• _Stated goal_
In the electric bill parser code, which category do basic charge line items get? Please answer briefly.

• _Document_
========================================================================

# Electric Bill Parser Development

In [209]:
from dataclasses import dataclass
from datetime import datetime
from pathlib import Path
from typing import Optional
import csv
import pdfplumber
import re
import os

@dataclass
class BillLineItem:
    bill_date: str
    category: str
    description: str
    quantity: Optional[float] = None
    unit: Optional[str] = None
    rate: Optional[float] = None
    amount: float = 0.0
    
    def to_csv_row(self):
        return [self.bill_date, self.category, self.description, 
                self.quantity or '', self.unit or '', self.rate or '', self.amount]

def extract_bill_date(pages):
    """Extract bill date from PDF text"""
    all_text = ' '.join(pages)
    # Try common date patterns
    patterns = [
        r'(?:\d{12}|\d{1}-\d{2}-\d{3}-\d{4}) (\d{2}/\d{2}/\d{2})'
    ]
    
    for pattern in patterns:
        matches = re.findall(pattern, all_text)
        if matches:
            return matches[0]
    
    # Fallback: extract from filename if available
    filename_match = re.search(r'(\d{4})_(\d{2})_(\d{2})', file)
    if filename_match:
        raise Exception("warning: we matched filename match instead of date pattern.  fix this code")
        year, month, day = filename_match.groups()
        return f"{month}/{day}/{year}"
    
    return "Unknown"

def parse_pages(pages):
    """Unified function to extract all line items from electric bill"""
    bill_date = extract_bill_date(pages)
    line_items = []
    all_text = ' '.join(pages)
    
    # Delivery usage charges (Time of Use)
    delivery_matches = re.findall(r'(Onpeak|Midpeak|Offpeak|Superoffpeak) (\d{1,3}(?:,\d{3})*)kWhx\$(\d+\.?\d+) \$(\d+\.\d+)', all_text)
    for tou, kwh, rate, amount in delivery_matches:
        line_items.append(BillLineItem(
            bill_date=bill_date,
            category="Delivery",
            description=f"{tou} Usage",
            quantity=float(kwh.replace(',', '')),
            unit="kWh",
            rate=float(rate),
            amount=float(amount)
        ))

    # Delivery usage charges (Tiered)
    delivery_matches = re.findall(r'(Tier\d.*) (\d+(?:,\d{3})*)kWhx\$(\d\.\d+) \$(\d+.\d+)', all_text)
    for tier, kwh, rate, amount in delivery_matches:
        line_items.append(BillLineItem(
            bill_date=bill_date,
            category="Delivery",
            description=f"{tier} Usage",
            quantity=float(kwh.replace(',', '')),
            unit="kWh",
            rate=float(rate),
            amount=float(amount)
        ))
    
    
    # Basic charge
    basic_matches = re.findall(r'(Basiccharge) (\d+)daysx\$(\d\.?\d+) \$(\d.?\d+)', all_text)
    for _, days, rate, amount in basic_matches:
        line_items.append(BillLineItem(
            bill_date=bill_date,
            category="Delivery Surcharge",
            description="Basic Charge",
            quantity=float(days),
            unit="days",
            rate=float(rate),
            amount=float(amount)
        ))

========================================================================

• _Entries provided_
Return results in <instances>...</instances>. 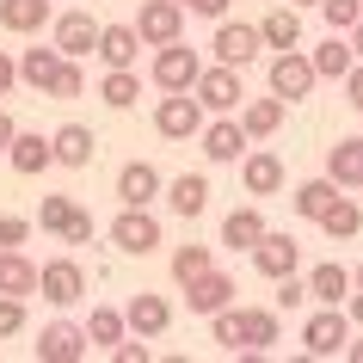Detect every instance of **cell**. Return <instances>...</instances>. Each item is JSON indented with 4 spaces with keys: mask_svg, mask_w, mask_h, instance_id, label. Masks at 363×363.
<instances>
[{
    "mask_svg": "<svg viewBox=\"0 0 363 363\" xmlns=\"http://www.w3.org/2000/svg\"><path fill=\"white\" fill-rule=\"evenodd\" d=\"M62 240H68V247H86V240H93V216L80 210L74 222H68V234H62Z\"/></svg>",
    "mask_w": 363,
    "mask_h": 363,
    "instance_id": "cell-46",
    "label": "cell"
},
{
    "mask_svg": "<svg viewBox=\"0 0 363 363\" xmlns=\"http://www.w3.org/2000/svg\"><path fill=\"white\" fill-rule=\"evenodd\" d=\"M99 99H105L111 111H135V99H142V74H135V68H105Z\"/></svg>",
    "mask_w": 363,
    "mask_h": 363,
    "instance_id": "cell-32",
    "label": "cell"
},
{
    "mask_svg": "<svg viewBox=\"0 0 363 363\" xmlns=\"http://www.w3.org/2000/svg\"><path fill=\"white\" fill-rule=\"evenodd\" d=\"M284 117H289V99L265 93V99H247V105H240V130H247L252 142H265V135L284 130Z\"/></svg>",
    "mask_w": 363,
    "mask_h": 363,
    "instance_id": "cell-23",
    "label": "cell"
},
{
    "mask_svg": "<svg viewBox=\"0 0 363 363\" xmlns=\"http://www.w3.org/2000/svg\"><path fill=\"white\" fill-rule=\"evenodd\" d=\"M210 265H216V247H197V240H191V247H172V284H179V289L191 284V277H203Z\"/></svg>",
    "mask_w": 363,
    "mask_h": 363,
    "instance_id": "cell-36",
    "label": "cell"
},
{
    "mask_svg": "<svg viewBox=\"0 0 363 363\" xmlns=\"http://www.w3.org/2000/svg\"><path fill=\"white\" fill-rule=\"evenodd\" d=\"M277 339H284L277 308H240V351H271Z\"/></svg>",
    "mask_w": 363,
    "mask_h": 363,
    "instance_id": "cell-24",
    "label": "cell"
},
{
    "mask_svg": "<svg viewBox=\"0 0 363 363\" xmlns=\"http://www.w3.org/2000/svg\"><path fill=\"white\" fill-rule=\"evenodd\" d=\"M228 6H234V0H191L197 19H228Z\"/></svg>",
    "mask_w": 363,
    "mask_h": 363,
    "instance_id": "cell-47",
    "label": "cell"
},
{
    "mask_svg": "<svg viewBox=\"0 0 363 363\" xmlns=\"http://www.w3.org/2000/svg\"><path fill=\"white\" fill-rule=\"evenodd\" d=\"M191 93L203 99V111H210V117H228V111H240V105H247L240 68H228V62H210V68L197 74V86H191Z\"/></svg>",
    "mask_w": 363,
    "mask_h": 363,
    "instance_id": "cell-7",
    "label": "cell"
},
{
    "mask_svg": "<svg viewBox=\"0 0 363 363\" xmlns=\"http://www.w3.org/2000/svg\"><path fill=\"white\" fill-rule=\"evenodd\" d=\"M326 172H333L339 185H357L363 191V135H339V142L326 148Z\"/></svg>",
    "mask_w": 363,
    "mask_h": 363,
    "instance_id": "cell-30",
    "label": "cell"
},
{
    "mask_svg": "<svg viewBox=\"0 0 363 363\" xmlns=\"http://www.w3.org/2000/svg\"><path fill=\"white\" fill-rule=\"evenodd\" d=\"M6 167L19 172V179H38L43 167H56V142L38 135V130H19V135H13V148H6Z\"/></svg>",
    "mask_w": 363,
    "mask_h": 363,
    "instance_id": "cell-16",
    "label": "cell"
},
{
    "mask_svg": "<svg viewBox=\"0 0 363 363\" xmlns=\"http://www.w3.org/2000/svg\"><path fill=\"white\" fill-rule=\"evenodd\" d=\"M25 333V296H0V339Z\"/></svg>",
    "mask_w": 363,
    "mask_h": 363,
    "instance_id": "cell-42",
    "label": "cell"
},
{
    "mask_svg": "<svg viewBox=\"0 0 363 363\" xmlns=\"http://www.w3.org/2000/svg\"><path fill=\"white\" fill-rule=\"evenodd\" d=\"M38 296H43L50 308L86 302V271H80V259H50V265H43V277H38Z\"/></svg>",
    "mask_w": 363,
    "mask_h": 363,
    "instance_id": "cell-12",
    "label": "cell"
},
{
    "mask_svg": "<svg viewBox=\"0 0 363 363\" xmlns=\"http://www.w3.org/2000/svg\"><path fill=\"white\" fill-rule=\"evenodd\" d=\"M314 228H320L326 240H357V234H363V203H357V197H339Z\"/></svg>",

========================================================================

• _Solved exercise_
Delivery Surcharge